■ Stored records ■
========================
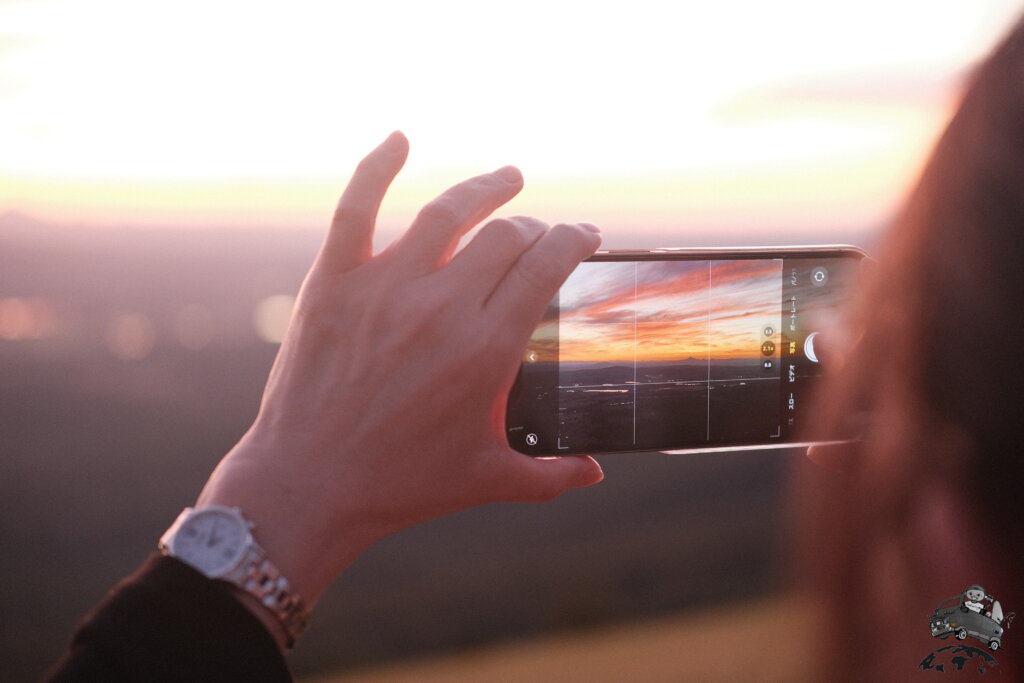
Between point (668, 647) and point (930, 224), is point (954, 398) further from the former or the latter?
point (668, 647)

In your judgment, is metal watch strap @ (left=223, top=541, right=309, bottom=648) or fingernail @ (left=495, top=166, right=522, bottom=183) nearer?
metal watch strap @ (left=223, top=541, right=309, bottom=648)

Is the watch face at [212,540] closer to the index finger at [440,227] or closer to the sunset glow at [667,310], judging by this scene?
the index finger at [440,227]

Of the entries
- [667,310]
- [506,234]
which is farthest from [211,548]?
[667,310]

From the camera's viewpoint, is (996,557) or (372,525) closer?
(372,525)

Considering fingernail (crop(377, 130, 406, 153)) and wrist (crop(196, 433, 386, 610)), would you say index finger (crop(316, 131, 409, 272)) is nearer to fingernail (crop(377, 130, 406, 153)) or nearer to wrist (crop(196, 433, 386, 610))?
fingernail (crop(377, 130, 406, 153))

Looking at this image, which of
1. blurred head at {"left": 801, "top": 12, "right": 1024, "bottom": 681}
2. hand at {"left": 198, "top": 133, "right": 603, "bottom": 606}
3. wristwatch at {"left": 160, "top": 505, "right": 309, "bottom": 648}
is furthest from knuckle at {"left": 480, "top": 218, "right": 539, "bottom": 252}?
blurred head at {"left": 801, "top": 12, "right": 1024, "bottom": 681}

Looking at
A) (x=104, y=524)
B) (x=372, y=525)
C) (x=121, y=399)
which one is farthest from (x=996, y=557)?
(x=104, y=524)
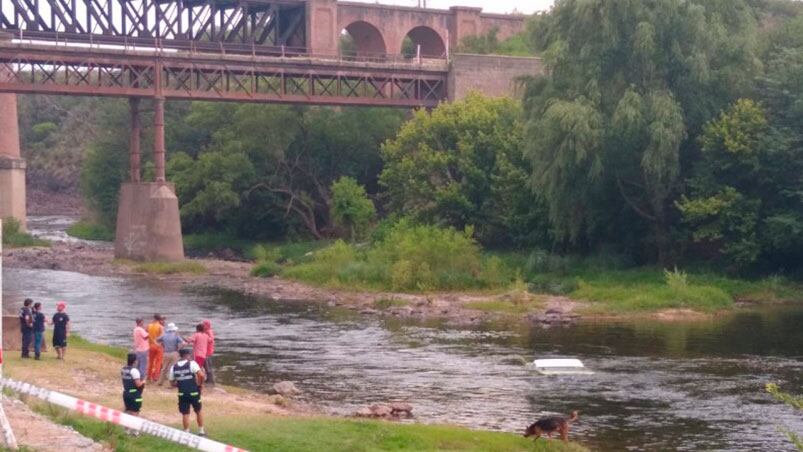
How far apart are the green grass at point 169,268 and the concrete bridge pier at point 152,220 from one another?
1.29 meters

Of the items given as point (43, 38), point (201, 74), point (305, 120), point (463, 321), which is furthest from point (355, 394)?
point (43, 38)

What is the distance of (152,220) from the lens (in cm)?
7425

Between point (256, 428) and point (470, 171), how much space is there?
4299 cm

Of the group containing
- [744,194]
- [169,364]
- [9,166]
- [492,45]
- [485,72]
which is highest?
[492,45]

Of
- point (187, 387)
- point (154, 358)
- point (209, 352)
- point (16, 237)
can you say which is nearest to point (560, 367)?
point (209, 352)

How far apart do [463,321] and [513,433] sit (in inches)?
846

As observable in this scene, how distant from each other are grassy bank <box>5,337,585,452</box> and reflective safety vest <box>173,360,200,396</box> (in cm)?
89

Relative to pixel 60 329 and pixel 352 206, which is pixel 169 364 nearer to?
pixel 60 329

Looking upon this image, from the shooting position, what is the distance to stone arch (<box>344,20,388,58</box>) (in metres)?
99.3

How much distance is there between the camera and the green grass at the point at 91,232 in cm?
9719

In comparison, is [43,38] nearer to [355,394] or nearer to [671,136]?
Answer: [671,136]

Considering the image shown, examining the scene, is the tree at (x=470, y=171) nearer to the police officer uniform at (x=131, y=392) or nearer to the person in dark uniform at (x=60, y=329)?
the person in dark uniform at (x=60, y=329)

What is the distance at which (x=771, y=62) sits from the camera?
58438mm

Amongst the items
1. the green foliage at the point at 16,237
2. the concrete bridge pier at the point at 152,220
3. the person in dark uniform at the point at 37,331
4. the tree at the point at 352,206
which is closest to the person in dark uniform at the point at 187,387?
the person in dark uniform at the point at 37,331
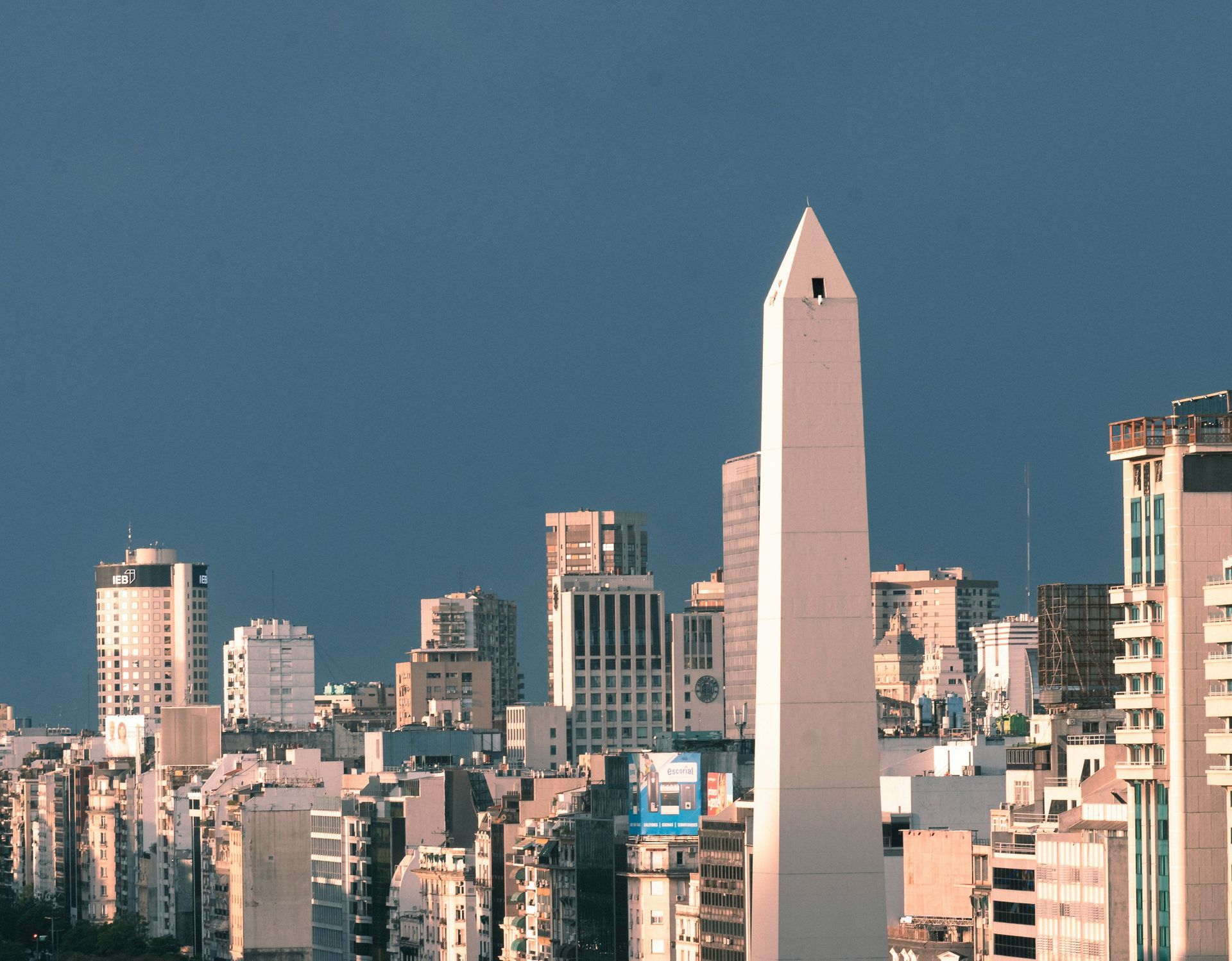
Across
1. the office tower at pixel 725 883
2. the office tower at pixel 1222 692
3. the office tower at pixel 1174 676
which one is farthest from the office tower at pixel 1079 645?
the office tower at pixel 1222 692

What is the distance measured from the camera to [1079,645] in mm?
139125

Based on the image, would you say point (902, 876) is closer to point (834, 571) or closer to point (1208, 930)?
point (1208, 930)

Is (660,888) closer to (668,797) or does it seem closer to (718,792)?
(668,797)

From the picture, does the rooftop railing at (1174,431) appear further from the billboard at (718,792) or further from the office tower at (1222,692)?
the billboard at (718,792)

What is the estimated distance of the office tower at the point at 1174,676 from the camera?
106 m

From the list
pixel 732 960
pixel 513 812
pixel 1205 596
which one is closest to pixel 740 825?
pixel 732 960

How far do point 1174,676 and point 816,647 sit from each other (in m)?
46.3

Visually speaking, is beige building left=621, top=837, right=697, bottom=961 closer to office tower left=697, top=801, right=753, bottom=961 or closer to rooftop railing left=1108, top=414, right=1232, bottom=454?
office tower left=697, top=801, right=753, bottom=961

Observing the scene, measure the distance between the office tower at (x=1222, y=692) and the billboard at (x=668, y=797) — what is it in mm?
39872

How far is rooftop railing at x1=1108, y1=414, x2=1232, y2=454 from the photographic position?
10812 centimetres

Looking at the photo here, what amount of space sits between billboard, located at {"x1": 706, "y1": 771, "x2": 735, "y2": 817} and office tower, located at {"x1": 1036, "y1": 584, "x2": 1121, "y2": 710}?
16.3 m

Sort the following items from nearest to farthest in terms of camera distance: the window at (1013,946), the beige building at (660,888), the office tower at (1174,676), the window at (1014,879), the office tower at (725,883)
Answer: the office tower at (1174,676) < the window at (1013,946) < the window at (1014,879) < the office tower at (725,883) < the beige building at (660,888)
========================
■ Exercise ■
Images do not belong in the copy; reproduce all other parts of the records above verbatim.

■ Answer to this problem ■
Between point (668, 647) and point (930, 224), is point (954, 398) further from the former or the latter?
point (668, 647)

In your judgment, is metal watch strap @ (left=223, top=541, right=309, bottom=648) or fingernail @ (left=495, top=166, right=522, bottom=183) nearer?
metal watch strap @ (left=223, top=541, right=309, bottom=648)

Is the watch face at [212,540] closer to the index finger at [440,227] or closer to the sunset glow at [667,310], judging by this scene?
the index finger at [440,227]

Of the entries
- [667,310]
- [506,234]
which is farthest from [211,548]?
[667,310]

From the camera's viewpoint, is (996,557) or (372,525) closer?
(372,525)

Considering fingernail (crop(377, 130, 406, 153)) and wrist (crop(196, 433, 386, 610)), would you say index finger (crop(316, 131, 409, 272)) is nearer to fingernail (crop(377, 130, 406, 153)) or nearer to wrist (crop(196, 433, 386, 610))?
fingernail (crop(377, 130, 406, 153))

Looking at this image, which of
1. blurred head at {"left": 801, "top": 12, "right": 1024, "bottom": 681}
2. hand at {"left": 198, "top": 133, "right": 603, "bottom": 606}
3. wristwatch at {"left": 160, "top": 505, "right": 309, "bottom": 648}
is furthest from knuckle at {"left": 480, "top": 218, "right": 539, "bottom": 252}?
blurred head at {"left": 801, "top": 12, "right": 1024, "bottom": 681}

Looking at
A) (x=104, y=524)
B) (x=372, y=525)
C) (x=121, y=399)
which one is farthest from (x=996, y=557)?
(x=104, y=524)
How far apart are the green grass at point 169,268 and the concrete bridge pier at point 152,220 from one another?
1.29 meters

Of the items given as point (43, 38), point (201, 74), point (305, 120), point (463, 321), which is furthest from point (355, 394)?
point (43, 38)

What is the distance of (152,220) from the lens (in cm)?
7425

Between point (256, 428) and point (470, 171), how much space is there?
4299 cm

Of the group containing
- [744,194]
- [169,364]
- [9,166]
- [492,45]
- [485,72]
which is highest?
[492,45]

Of
- point (187, 387)
- point (154, 358)
- point (209, 352)
- point (16, 237)
can you say which is nearest to point (560, 367)?
point (209, 352)

How far apart do [463,321] and [513,433] sit (in inches)?
846

As observable in this scene, how distant from each other are grassy bank <box>5,337,585,452</box> and reflective safety vest <box>173,360,200,396</box> (in cm)?
89

Relative to pixel 60 329 and pixel 352 206, which is pixel 169 364 nearer to?
pixel 60 329

Looking upon this image, from the shooting position, what is the distance to stone arch (<box>344,20,388,58</box>) (in metres)?
99.3

How much distance is there between the camera and the green grass at the point at 91,232 in cm?
9719

In comparison, is [43,38] nearer to [355,394] or nearer to [671,136]?
Answer: [671,136]

Considering the image shown, examining the scene, is the tree at (x=470, y=171) nearer to the police officer uniform at (x=131, y=392) or nearer to the person in dark uniform at (x=60, y=329)?
the person in dark uniform at (x=60, y=329)

What is the distance at which (x=771, y=62) sits from the camera?
58438mm

Amongst the items
1. the green foliage at the point at 16,237
2. the concrete bridge pier at the point at 152,220
3. the person in dark uniform at the point at 37,331
4. the tree at the point at 352,206
which is closest to the person in dark uniform at the point at 187,387?
the person in dark uniform at the point at 37,331
Across
1. the office tower at pixel 725 883
2. the office tower at pixel 1222 692
3. the office tower at pixel 1174 676
which one is farthest from the office tower at pixel 1079 645?
the office tower at pixel 1222 692

What is the distance measured from the camera to [1079,645] in mm?
139125

Based on the image, would you say point (902, 876) is closer to point (834, 571) or closer to point (1208, 930)?
point (1208, 930)

Is (660,888) closer to (668,797) or does it seem closer to (718,792)?
(668,797)

From the picture, does the rooftop railing at (1174,431) appear further from the billboard at (718,792) or further from the office tower at (1222,692)?
the billboard at (718,792)

What is the estimated distance of the office tower at the point at 1174,676 from the camera?
106 m

From the list
pixel 732 960
pixel 513 812
pixel 1205 596
which one is closest to pixel 740 825?
pixel 732 960

How far do point 1174,676 and point 816,647 sit from each other (in m)?
46.3

Visually speaking, is beige building left=621, top=837, right=697, bottom=961 closer to office tower left=697, top=801, right=753, bottom=961 or closer to rooftop railing left=1108, top=414, right=1232, bottom=454?
office tower left=697, top=801, right=753, bottom=961

Observing the scene, measure the distance between the office tower at (x=1222, y=692) and the billboard at (x=668, y=797) — what is it in mm?
39872

How far is rooftop railing at x1=1108, y1=414, x2=1232, y2=454 from the photographic position?
10812 centimetres

Looking at the photo here, what amount of space sits between billboard, located at {"x1": 706, "y1": 771, "x2": 735, "y2": 817} and office tower, located at {"x1": 1036, "y1": 584, "x2": 1121, "y2": 710}?
16.3 m

Sort the following items from nearest to farthest in terms of camera distance: the window at (1013,946), the beige building at (660,888), the office tower at (1174,676), the window at (1014,879), the office tower at (725,883)
Answer: the office tower at (1174,676) < the window at (1013,946) < the window at (1014,879) < the office tower at (725,883) < the beige building at (660,888)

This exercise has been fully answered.